[START RAW RECORDS]

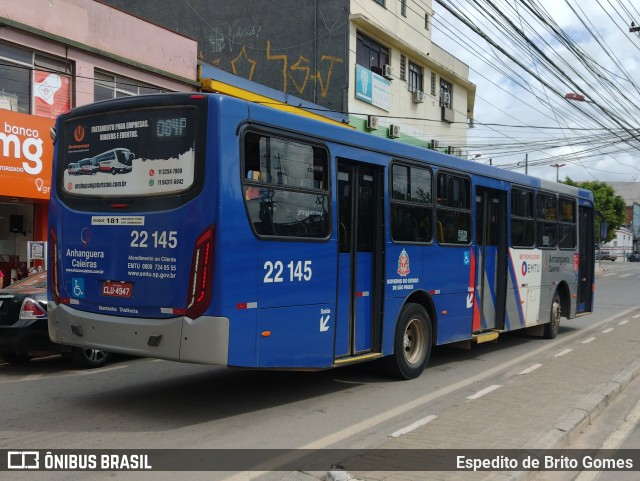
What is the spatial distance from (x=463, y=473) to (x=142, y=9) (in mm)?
29416

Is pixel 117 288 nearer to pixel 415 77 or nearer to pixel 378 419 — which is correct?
pixel 378 419

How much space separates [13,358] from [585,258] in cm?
1179

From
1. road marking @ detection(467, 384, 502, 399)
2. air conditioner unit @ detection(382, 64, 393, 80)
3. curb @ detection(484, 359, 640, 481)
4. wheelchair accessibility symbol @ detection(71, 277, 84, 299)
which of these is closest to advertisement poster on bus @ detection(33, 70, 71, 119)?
wheelchair accessibility symbol @ detection(71, 277, 84, 299)

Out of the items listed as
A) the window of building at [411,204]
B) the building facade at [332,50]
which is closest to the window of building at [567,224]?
the window of building at [411,204]

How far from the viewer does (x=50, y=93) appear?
1579 cm

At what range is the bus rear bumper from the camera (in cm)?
579

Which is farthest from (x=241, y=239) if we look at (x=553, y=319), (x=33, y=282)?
(x=553, y=319)

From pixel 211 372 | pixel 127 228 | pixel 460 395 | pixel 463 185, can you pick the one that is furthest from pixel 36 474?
pixel 463 185

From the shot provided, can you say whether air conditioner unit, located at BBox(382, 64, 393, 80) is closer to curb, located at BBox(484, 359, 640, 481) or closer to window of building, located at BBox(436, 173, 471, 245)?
window of building, located at BBox(436, 173, 471, 245)

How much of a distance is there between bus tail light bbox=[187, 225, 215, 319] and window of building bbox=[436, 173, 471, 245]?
4.23 m

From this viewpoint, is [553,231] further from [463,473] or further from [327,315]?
[463,473]

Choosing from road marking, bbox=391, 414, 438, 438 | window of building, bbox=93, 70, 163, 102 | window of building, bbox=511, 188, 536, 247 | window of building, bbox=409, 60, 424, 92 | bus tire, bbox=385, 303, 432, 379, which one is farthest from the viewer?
window of building, bbox=409, 60, 424, 92

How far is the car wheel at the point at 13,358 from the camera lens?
30.8ft

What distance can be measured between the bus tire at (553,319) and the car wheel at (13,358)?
9582mm
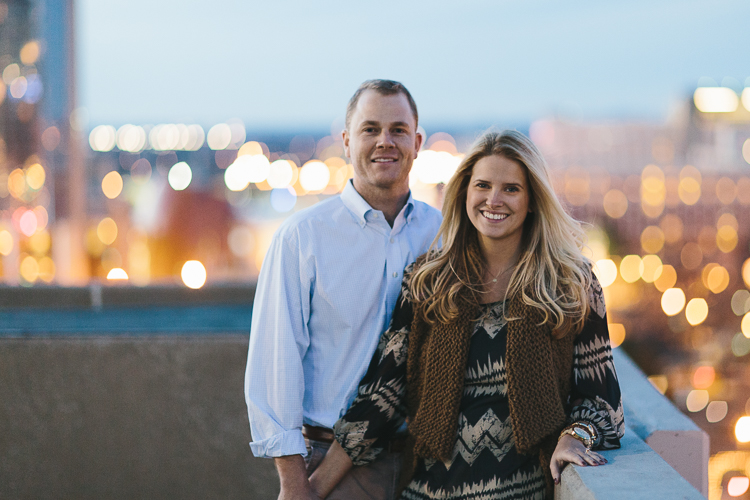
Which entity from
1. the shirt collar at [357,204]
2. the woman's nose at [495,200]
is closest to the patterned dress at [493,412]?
the woman's nose at [495,200]

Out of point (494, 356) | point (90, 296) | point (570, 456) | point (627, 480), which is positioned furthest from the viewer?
point (90, 296)

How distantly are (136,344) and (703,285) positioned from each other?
72188 millimetres

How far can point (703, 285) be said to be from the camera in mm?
69312

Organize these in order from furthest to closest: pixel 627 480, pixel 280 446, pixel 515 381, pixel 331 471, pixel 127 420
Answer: pixel 127 420
pixel 331 471
pixel 280 446
pixel 515 381
pixel 627 480

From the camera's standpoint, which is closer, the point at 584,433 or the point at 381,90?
the point at 584,433

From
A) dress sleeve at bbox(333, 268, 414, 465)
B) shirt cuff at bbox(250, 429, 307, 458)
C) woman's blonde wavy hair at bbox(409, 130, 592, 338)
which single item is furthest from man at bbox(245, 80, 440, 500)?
woman's blonde wavy hair at bbox(409, 130, 592, 338)

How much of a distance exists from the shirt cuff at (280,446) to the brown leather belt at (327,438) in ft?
0.80

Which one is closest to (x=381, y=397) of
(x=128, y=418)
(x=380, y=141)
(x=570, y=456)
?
(x=570, y=456)

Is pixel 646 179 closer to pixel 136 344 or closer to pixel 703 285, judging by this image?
pixel 703 285

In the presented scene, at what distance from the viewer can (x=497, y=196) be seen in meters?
3.09

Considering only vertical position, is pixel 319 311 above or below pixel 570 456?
above

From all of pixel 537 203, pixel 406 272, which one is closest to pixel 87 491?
pixel 406 272

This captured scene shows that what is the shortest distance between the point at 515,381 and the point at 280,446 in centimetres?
102

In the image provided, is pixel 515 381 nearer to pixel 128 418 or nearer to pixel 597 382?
pixel 597 382
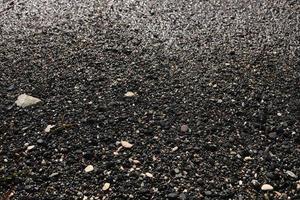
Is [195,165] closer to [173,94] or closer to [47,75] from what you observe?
[173,94]

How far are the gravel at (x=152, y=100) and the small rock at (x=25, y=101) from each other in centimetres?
5

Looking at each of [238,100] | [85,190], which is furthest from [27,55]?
[238,100]

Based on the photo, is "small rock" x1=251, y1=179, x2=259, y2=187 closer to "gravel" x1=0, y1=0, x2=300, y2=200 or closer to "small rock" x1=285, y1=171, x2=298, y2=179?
"gravel" x1=0, y1=0, x2=300, y2=200

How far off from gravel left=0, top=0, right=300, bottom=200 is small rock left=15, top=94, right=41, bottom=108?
5 centimetres

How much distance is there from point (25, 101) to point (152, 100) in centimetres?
119

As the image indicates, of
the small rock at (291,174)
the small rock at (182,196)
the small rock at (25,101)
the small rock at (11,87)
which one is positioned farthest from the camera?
the small rock at (11,87)

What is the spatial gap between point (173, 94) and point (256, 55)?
3.75 feet

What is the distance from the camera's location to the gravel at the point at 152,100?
8.71 ft

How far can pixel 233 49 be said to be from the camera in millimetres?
4051

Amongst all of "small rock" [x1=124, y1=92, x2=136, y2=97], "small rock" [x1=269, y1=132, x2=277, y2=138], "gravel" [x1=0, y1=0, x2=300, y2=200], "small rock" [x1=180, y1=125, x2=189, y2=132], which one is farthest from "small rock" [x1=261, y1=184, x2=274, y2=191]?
"small rock" [x1=124, y1=92, x2=136, y2=97]

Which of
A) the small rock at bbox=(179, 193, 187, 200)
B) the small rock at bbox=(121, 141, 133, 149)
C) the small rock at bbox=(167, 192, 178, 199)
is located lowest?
the small rock at bbox=(167, 192, 178, 199)

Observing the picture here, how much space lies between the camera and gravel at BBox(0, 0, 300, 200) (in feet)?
8.71

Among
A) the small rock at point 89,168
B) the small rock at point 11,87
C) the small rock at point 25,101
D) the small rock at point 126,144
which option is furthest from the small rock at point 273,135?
the small rock at point 11,87

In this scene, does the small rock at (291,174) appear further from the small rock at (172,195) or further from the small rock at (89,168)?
the small rock at (89,168)
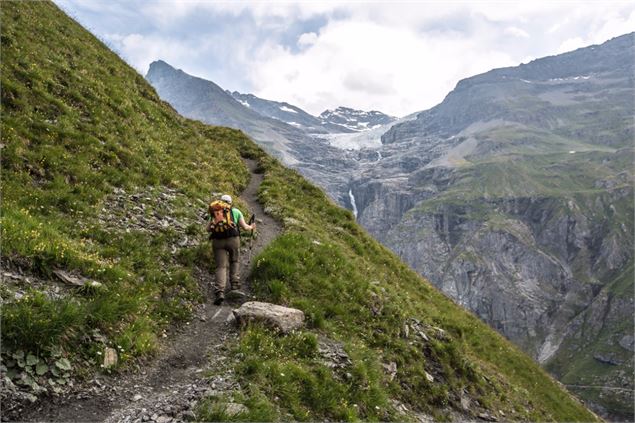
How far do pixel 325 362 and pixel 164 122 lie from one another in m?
25.3

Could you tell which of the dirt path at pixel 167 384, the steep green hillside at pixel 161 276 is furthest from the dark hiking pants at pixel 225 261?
the dirt path at pixel 167 384

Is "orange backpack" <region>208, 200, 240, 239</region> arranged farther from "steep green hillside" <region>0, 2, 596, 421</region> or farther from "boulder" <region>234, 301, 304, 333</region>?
"boulder" <region>234, 301, 304, 333</region>

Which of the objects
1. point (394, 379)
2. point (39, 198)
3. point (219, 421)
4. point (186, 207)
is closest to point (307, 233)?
point (186, 207)

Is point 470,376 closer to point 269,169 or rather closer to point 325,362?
point 325,362

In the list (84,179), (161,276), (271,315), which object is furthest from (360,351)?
(84,179)

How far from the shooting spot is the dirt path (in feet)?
32.4

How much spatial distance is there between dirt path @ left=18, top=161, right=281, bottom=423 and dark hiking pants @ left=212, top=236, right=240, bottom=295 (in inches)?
46.1

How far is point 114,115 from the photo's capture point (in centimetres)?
2650

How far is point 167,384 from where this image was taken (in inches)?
455

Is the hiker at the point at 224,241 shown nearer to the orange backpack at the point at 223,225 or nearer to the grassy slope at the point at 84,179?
the orange backpack at the point at 223,225

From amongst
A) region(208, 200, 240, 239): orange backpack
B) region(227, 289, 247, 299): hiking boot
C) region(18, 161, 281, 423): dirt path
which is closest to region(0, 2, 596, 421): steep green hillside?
region(18, 161, 281, 423): dirt path

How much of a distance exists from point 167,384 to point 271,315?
14.1ft

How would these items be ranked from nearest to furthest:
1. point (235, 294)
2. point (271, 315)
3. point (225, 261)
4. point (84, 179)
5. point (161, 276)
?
1. point (271, 315)
2. point (161, 276)
3. point (235, 294)
4. point (225, 261)
5. point (84, 179)

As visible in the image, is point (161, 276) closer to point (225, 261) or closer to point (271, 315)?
point (225, 261)
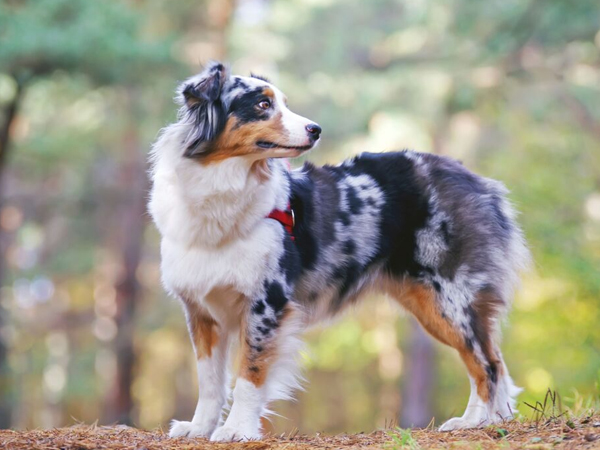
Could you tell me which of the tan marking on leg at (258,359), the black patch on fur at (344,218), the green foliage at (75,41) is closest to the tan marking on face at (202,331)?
the tan marking on leg at (258,359)

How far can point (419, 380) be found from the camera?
1752cm

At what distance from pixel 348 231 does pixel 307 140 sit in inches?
36.8

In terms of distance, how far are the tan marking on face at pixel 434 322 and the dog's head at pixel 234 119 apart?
140cm

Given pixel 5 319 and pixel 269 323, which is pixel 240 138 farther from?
pixel 5 319

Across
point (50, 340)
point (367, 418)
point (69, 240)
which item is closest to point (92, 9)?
point (69, 240)

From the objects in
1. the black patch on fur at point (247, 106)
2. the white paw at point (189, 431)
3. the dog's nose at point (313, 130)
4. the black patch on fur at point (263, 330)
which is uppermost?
the black patch on fur at point (247, 106)

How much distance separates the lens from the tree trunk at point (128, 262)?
51.9 ft

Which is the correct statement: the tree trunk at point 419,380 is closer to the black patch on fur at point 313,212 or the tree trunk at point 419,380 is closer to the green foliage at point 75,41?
the green foliage at point 75,41

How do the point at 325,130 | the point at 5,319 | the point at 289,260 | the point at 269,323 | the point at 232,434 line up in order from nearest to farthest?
the point at 232,434
the point at 269,323
the point at 289,260
the point at 5,319
the point at 325,130

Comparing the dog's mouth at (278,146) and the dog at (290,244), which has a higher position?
the dog's mouth at (278,146)

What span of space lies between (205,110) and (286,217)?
83 centimetres

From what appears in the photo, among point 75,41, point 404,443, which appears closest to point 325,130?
point 75,41

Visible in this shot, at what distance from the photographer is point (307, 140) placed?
15.3ft

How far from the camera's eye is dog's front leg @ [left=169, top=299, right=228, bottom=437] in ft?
16.1
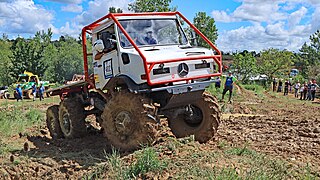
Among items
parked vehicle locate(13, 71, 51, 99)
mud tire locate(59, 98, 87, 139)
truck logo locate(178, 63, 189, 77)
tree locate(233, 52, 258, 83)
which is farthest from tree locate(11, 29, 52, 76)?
truck logo locate(178, 63, 189, 77)

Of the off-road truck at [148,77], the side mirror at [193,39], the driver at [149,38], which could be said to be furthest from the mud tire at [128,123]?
the side mirror at [193,39]

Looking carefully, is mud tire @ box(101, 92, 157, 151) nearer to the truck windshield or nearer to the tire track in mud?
the truck windshield

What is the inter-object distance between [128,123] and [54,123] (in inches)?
166

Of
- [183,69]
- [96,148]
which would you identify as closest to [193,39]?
[183,69]

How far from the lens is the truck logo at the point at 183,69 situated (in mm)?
7398

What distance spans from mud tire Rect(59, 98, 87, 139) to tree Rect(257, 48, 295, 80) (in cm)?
3837

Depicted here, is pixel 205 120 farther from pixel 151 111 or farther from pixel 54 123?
pixel 54 123

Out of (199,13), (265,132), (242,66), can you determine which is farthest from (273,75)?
(265,132)

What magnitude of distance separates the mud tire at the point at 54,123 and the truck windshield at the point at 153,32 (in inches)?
162

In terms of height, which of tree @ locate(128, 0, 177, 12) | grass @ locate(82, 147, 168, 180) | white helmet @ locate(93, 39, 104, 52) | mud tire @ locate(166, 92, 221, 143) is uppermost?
tree @ locate(128, 0, 177, 12)

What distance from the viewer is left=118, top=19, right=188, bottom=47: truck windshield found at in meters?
8.16

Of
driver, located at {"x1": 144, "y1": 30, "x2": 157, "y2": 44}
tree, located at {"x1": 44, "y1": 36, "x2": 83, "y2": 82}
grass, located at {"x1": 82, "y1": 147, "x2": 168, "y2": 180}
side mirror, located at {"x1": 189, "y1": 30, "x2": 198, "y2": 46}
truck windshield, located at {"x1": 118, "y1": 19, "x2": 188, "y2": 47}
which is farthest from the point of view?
tree, located at {"x1": 44, "y1": 36, "x2": 83, "y2": 82}

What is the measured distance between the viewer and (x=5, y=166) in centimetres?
745

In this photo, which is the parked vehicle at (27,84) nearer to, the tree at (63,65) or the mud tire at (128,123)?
the tree at (63,65)
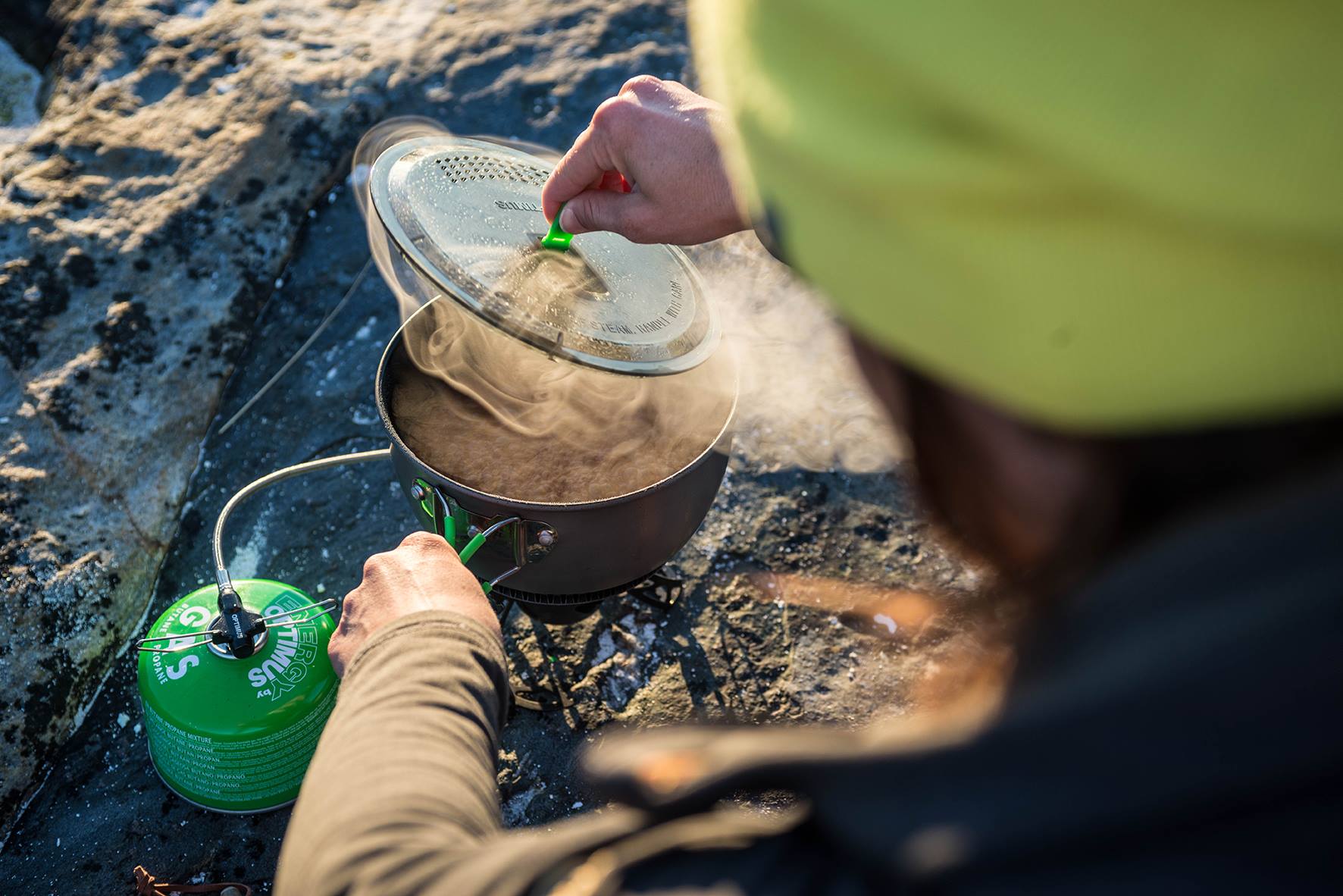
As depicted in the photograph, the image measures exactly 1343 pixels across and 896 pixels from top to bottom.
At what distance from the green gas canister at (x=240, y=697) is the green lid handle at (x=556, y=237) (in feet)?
3.21

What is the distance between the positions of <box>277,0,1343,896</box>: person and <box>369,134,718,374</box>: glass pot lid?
898 millimetres

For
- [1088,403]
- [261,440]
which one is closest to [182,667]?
[261,440]

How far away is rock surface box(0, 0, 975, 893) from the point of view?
239cm

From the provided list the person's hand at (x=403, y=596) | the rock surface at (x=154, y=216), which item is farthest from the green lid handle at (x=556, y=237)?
the rock surface at (x=154, y=216)

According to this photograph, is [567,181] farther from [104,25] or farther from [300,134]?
[104,25]

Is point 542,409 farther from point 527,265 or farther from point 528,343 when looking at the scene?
point 528,343

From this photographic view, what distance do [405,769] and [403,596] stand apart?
45 centimetres

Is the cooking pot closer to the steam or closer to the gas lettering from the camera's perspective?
the steam

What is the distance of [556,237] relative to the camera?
1.91m

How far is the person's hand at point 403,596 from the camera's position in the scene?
5.07 feet

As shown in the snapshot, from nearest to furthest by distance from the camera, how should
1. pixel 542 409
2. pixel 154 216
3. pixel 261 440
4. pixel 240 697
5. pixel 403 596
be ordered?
pixel 403 596, pixel 240 697, pixel 542 409, pixel 261 440, pixel 154 216

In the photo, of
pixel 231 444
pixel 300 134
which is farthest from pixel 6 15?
pixel 231 444

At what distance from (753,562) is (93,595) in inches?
78.6

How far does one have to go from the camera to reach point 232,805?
2.17 m
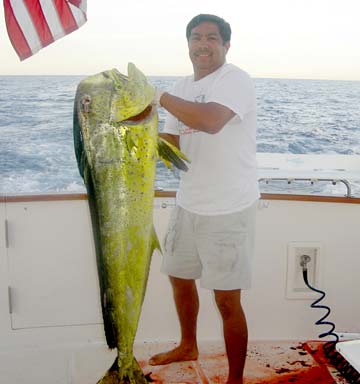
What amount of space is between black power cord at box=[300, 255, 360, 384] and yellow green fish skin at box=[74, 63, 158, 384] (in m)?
1.29

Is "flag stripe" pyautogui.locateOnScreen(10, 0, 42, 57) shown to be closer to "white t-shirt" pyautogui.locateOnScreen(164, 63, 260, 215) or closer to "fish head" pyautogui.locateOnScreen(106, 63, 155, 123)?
"white t-shirt" pyautogui.locateOnScreen(164, 63, 260, 215)

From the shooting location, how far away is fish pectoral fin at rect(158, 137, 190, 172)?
6.88ft

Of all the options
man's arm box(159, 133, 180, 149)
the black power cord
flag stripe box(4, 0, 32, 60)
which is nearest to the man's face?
man's arm box(159, 133, 180, 149)

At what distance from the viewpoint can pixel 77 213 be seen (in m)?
3.43

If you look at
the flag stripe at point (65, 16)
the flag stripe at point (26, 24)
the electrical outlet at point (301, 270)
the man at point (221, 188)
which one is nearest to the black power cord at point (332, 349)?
the electrical outlet at point (301, 270)

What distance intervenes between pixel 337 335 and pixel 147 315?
1.13 meters

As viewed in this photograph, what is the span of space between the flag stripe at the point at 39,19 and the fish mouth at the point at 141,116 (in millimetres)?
2243

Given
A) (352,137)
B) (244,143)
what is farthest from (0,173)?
(352,137)

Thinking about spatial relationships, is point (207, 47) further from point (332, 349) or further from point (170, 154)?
point (332, 349)

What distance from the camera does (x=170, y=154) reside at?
6.97 ft

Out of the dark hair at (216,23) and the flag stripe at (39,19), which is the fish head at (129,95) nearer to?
the dark hair at (216,23)

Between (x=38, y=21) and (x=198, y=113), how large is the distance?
2161 mm

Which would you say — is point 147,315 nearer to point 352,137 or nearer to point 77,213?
point 77,213

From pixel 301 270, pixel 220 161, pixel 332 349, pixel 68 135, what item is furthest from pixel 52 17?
pixel 68 135
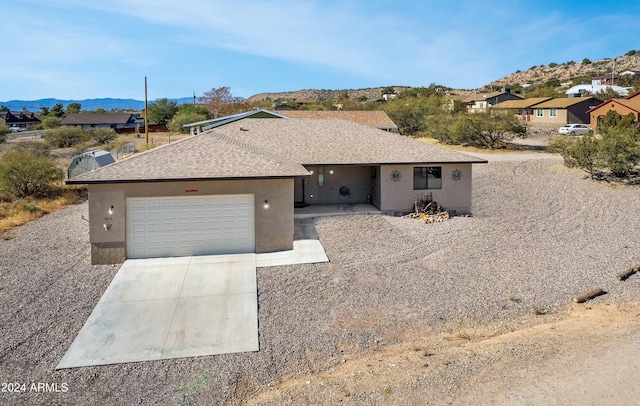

[END RAW RECORDS]

#### WHAT YOU ARE ASKED TO DO:
Please pull out each line of the listing above that contains the word "found" and copy it.

#### FULL OUTPUT:
How far can point (419, 380) be found from the camera?
What distance from the viewer is left=118, top=19, right=188, bottom=47: truck windshield found at in meters?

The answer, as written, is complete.